>> Begin
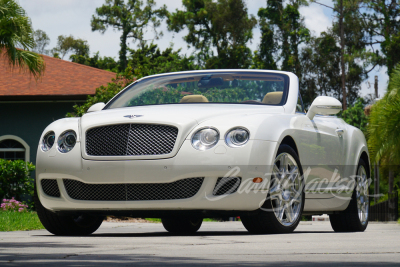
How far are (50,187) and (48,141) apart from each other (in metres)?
0.41

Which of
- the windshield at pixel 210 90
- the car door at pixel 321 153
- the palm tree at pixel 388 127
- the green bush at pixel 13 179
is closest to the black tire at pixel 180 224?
the windshield at pixel 210 90

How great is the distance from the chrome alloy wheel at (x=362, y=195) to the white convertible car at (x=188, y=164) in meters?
0.94

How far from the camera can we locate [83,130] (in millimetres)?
5863

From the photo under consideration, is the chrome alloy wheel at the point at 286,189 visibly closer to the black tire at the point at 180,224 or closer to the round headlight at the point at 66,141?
the round headlight at the point at 66,141

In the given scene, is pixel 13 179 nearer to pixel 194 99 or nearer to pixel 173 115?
pixel 194 99

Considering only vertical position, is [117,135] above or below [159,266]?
above

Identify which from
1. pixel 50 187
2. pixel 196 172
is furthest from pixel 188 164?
pixel 50 187

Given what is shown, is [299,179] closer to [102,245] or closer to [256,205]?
[256,205]

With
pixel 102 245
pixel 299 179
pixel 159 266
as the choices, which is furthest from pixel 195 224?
pixel 159 266

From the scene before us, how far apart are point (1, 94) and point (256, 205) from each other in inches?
635

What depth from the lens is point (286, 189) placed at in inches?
239

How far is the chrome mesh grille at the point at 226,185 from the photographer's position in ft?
18.2

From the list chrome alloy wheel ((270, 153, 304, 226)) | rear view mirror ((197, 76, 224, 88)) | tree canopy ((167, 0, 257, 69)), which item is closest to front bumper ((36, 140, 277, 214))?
chrome alloy wheel ((270, 153, 304, 226))

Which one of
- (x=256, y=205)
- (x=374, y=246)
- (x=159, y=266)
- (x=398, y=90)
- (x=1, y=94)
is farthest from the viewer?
(x=1, y=94)
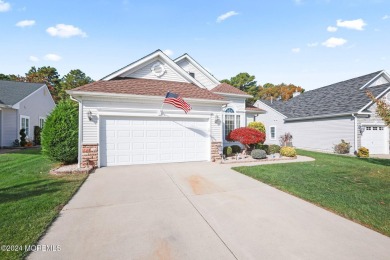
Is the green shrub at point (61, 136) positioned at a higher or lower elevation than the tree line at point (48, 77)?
lower

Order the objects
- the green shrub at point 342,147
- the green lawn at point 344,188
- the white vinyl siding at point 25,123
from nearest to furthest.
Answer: the green lawn at point 344,188, the green shrub at point 342,147, the white vinyl siding at point 25,123

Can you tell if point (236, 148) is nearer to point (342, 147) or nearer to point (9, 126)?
point (342, 147)

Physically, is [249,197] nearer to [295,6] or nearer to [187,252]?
[187,252]

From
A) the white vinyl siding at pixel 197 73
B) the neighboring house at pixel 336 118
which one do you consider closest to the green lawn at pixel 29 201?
the white vinyl siding at pixel 197 73

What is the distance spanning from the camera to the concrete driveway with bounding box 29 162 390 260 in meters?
3.10

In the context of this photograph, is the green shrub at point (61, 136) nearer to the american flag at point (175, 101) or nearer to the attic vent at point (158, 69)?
the american flag at point (175, 101)

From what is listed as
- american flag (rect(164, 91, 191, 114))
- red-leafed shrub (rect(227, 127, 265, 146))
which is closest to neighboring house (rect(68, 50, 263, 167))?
american flag (rect(164, 91, 191, 114))

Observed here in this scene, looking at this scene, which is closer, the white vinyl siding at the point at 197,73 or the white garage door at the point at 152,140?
the white garage door at the point at 152,140

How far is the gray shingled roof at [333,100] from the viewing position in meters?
16.6

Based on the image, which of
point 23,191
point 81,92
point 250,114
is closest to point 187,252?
point 23,191

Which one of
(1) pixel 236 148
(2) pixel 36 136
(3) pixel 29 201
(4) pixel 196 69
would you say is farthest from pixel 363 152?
(2) pixel 36 136

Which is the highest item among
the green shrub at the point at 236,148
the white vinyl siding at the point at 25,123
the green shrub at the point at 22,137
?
the white vinyl siding at the point at 25,123

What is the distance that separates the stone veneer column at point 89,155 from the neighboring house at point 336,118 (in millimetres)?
16399

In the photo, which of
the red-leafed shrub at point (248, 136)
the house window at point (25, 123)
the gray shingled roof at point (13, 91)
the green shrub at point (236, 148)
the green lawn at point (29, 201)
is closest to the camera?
the green lawn at point (29, 201)
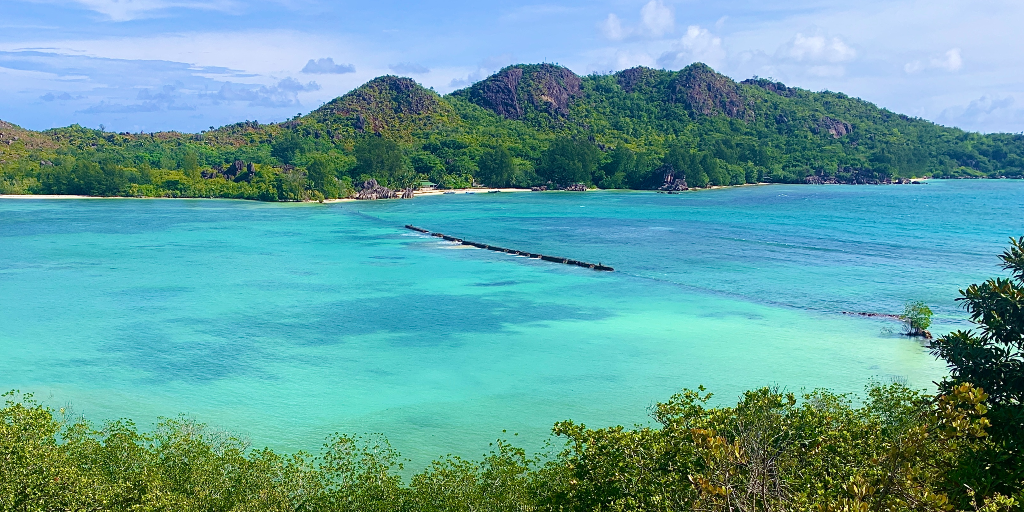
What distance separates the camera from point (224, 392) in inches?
955

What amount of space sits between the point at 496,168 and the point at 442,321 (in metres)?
111

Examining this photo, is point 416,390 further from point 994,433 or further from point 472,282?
point 472,282

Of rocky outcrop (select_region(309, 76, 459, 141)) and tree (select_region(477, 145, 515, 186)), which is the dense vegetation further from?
rocky outcrop (select_region(309, 76, 459, 141))

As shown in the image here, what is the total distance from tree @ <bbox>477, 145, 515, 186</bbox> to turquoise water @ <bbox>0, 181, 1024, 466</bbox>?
229 feet

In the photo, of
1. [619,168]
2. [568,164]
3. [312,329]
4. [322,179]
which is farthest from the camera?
[619,168]

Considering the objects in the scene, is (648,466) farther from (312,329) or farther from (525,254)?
(525,254)

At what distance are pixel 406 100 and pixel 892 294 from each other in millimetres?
164579

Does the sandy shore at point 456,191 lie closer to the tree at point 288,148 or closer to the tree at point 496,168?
the tree at point 496,168

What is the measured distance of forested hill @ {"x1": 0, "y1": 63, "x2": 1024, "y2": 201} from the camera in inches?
4668

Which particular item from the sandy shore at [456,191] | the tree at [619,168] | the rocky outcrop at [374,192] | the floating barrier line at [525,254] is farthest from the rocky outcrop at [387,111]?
the floating barrier line at [525,254]

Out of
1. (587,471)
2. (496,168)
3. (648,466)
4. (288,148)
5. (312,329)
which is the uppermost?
(288,148)

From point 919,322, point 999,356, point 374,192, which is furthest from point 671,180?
point 999,356

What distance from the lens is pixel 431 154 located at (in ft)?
493

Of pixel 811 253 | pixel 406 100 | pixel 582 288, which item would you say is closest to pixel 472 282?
pixel 582 288
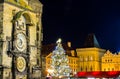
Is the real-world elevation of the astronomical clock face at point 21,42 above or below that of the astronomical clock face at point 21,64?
above

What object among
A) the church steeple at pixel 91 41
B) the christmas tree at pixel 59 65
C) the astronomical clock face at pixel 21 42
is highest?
the church steeple at pixel 91 41

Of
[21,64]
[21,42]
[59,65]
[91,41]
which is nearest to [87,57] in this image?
[91,41]

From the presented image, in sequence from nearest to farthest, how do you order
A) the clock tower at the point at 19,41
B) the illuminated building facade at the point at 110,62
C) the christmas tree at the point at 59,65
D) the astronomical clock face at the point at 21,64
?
the clock tower at the point at 19,41
the astronomical clock face at the point at 21,64
the christmas tree at the point at 59,65
the illuminated building facade at the point at 110,62

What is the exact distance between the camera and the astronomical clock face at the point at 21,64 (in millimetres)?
40266

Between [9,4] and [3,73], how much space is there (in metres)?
8.01

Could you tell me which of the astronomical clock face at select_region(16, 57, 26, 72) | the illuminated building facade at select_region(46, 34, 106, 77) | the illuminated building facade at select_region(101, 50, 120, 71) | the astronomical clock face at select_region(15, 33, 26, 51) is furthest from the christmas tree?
the illuminated building facade at select_region(101, 50, 120, 71)

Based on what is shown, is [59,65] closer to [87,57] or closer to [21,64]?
[21,64]

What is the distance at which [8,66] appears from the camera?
127ft

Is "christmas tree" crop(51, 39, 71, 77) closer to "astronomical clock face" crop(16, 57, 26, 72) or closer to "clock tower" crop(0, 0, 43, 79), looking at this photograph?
"clock tower" crop(0, 0, 43, 79)

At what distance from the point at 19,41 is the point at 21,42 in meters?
0.44

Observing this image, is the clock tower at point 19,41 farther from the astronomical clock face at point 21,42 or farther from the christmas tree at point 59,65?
the christmas tree at point 59,65

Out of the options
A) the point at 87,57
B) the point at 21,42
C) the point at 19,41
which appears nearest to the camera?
the point at 19,41

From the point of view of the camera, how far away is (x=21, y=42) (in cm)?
4112

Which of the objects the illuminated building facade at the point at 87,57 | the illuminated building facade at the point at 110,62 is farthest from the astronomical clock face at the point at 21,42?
the illuminated building facade at the point at 110,62
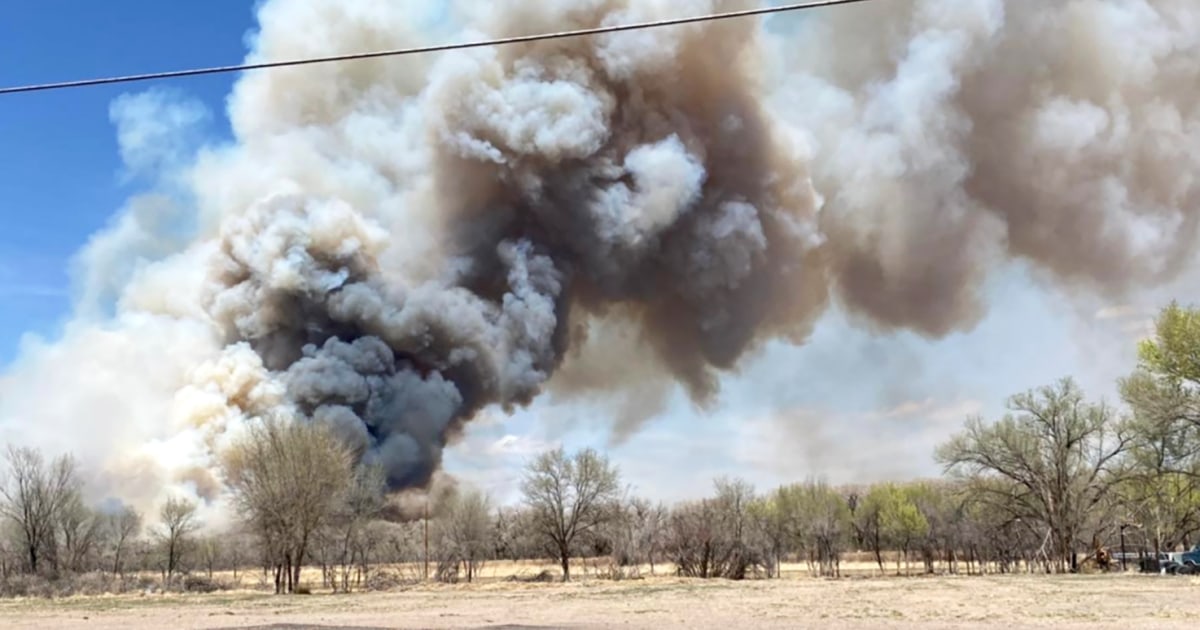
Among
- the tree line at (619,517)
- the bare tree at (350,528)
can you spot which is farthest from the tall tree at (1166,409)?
the bare tree at (350,528)

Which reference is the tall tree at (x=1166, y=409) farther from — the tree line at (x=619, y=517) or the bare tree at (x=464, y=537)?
the bare tree at (x=464, y=537)

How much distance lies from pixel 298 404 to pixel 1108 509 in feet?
141

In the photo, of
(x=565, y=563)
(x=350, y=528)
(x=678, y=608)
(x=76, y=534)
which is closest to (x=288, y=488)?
(x=350, y=528)

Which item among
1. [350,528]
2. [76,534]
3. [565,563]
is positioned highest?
[350,528]

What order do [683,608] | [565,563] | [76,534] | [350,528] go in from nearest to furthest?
[683,608], [350,528], [565,563], [76,534]

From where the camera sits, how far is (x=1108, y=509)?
1903 inches

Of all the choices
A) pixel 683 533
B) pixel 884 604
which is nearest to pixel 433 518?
pixel 683 533

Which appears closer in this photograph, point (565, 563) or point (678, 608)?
point (678, 608)

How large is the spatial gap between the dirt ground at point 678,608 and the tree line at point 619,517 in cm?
653

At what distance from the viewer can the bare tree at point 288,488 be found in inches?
1484

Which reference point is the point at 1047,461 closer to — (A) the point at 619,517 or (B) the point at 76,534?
(A) the point at 619,517

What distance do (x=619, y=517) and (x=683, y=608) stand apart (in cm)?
2792

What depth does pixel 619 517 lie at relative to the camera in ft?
164

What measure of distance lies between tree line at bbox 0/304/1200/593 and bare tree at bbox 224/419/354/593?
0.07 meters
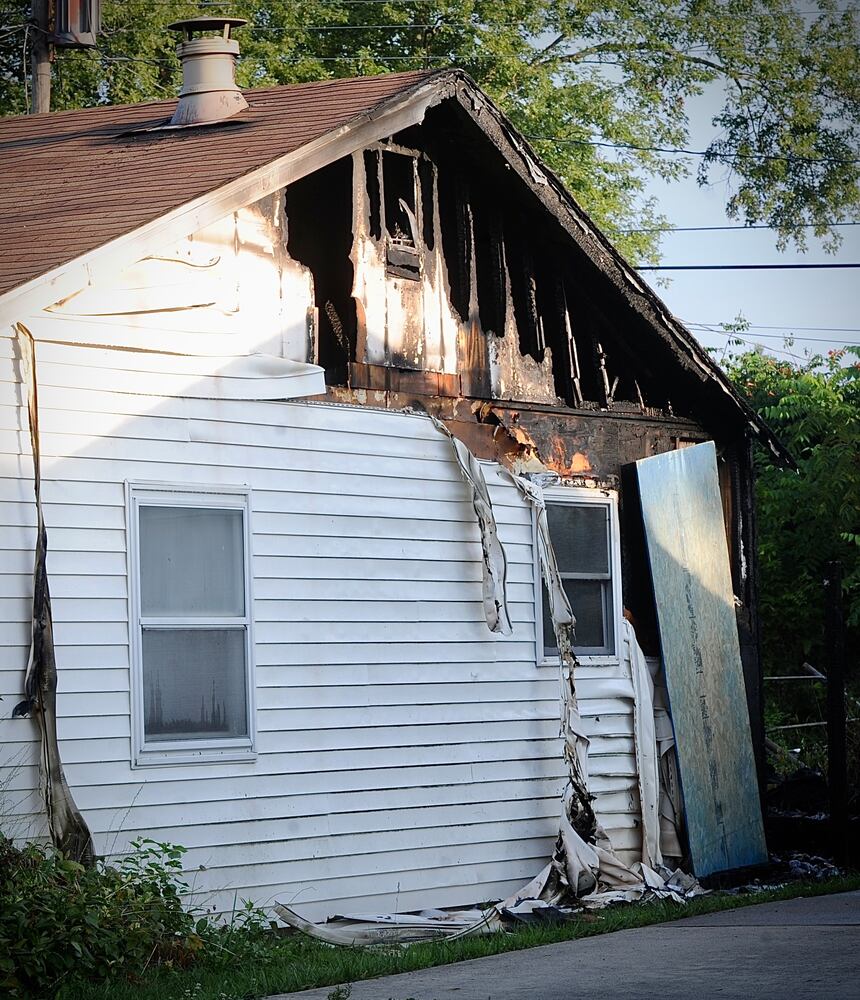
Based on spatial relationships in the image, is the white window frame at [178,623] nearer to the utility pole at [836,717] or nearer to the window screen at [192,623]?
the window screen at [192,623]

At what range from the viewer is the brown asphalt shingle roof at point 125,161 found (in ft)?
29.3

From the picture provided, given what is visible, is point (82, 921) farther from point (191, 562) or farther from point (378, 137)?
point (378, 137)

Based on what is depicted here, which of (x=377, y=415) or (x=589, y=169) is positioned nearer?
(x=377, y=415)

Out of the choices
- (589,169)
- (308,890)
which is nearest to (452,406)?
(308,890)

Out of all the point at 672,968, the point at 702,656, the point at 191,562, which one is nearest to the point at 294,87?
the point at 191,562

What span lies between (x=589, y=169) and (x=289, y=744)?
1759cm

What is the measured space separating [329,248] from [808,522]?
11.4m

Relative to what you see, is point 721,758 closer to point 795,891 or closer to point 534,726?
point 795,891

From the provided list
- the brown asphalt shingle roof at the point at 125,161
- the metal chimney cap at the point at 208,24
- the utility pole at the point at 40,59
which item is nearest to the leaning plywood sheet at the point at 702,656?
>> End
__AIM__:
Starting at the line containing "What order do", write out each line through the last one in the listing above, inclusive, and nothing else. Pictures are excluded from the copy.

__FINAL RESULT__:
What order do [683,608] | [565,563] | [76,534] | [350,528] go in from nearest to furthest?
[683,608], [350,528], [565,563], [76,534]

From where the camera sits, how far is (x=1108, y=509)?
1903 inches

Of all the choices
A) pixel 683 533
B) pixel 884 604
which is nearest to pixel 433 518?
pixel 683 533

Which appears closer in this photograph, point (565, 563) or point (678, 608)?
point (678, 608)

How large is the spatial gap between the dirt ground at point 678,608 and the tree line at point 619,517 in cm?
653

At what distance from the viewer can the bare tree at point 288,488 be found in inches?
1484

Which reference point is the point at 1047,461 closer to — (A) the point at 619,517 or (B) the point at 76,534?
(A) the point at 619,517

What distance do (x=619, y=517) and (x=683, y=608) stand apart (in cm)?
2792

What depth does pixel 619 517 lie at relative to the camera in ft?
164

What measure of distance lies between tree line at bbox 0/304/1200/593 and bare tree at bbox 224/419/354/593?
0.07 meters
Based on spatial relationships in the image, is the white window frame at [178,623] nearer to the utility pole at [836,717] or nearer to the window screen at [192,623]?
the window screen at [192,623]

At what range from the viewer is the brown asphalt shingle roof at point 125,161 found (in ft)?
29.3

From the picture provided, given what is visible, is point (82, 921) farther from point (191, 562) or farther from point (378, 137)?
point (378, 137)

Based on what is depicted here, which of (x=377, y=415) or (x=589, y=169) is positioned nearer?
(x=377, y=415)

Out of the choices
- (589,169)
- (308,890)
which is nearest to (452,406)?
(308,890)

Out of all the point at 672,968, the point at 702,656, the point at 191,562, which one is nearest to the point at 294,87?
the point at 191,562

What span lies between (x=589, y=169) and (x=289, y=744)?
1759cm

What is the measured space separating [329,248] from [808,522]?
11.4m

Relative to what you see, is point 721,758 closer to point 795,891 or closer to point 534,726?
point 795,891

From the provided list
- the brown asphalt shingle roof at the point at 125,161
- the metal chimney cap at the point at 208,24
- the utility pole at the point at 40,59
which item is nearest to the leaning plywood sheet at the point at 702,656?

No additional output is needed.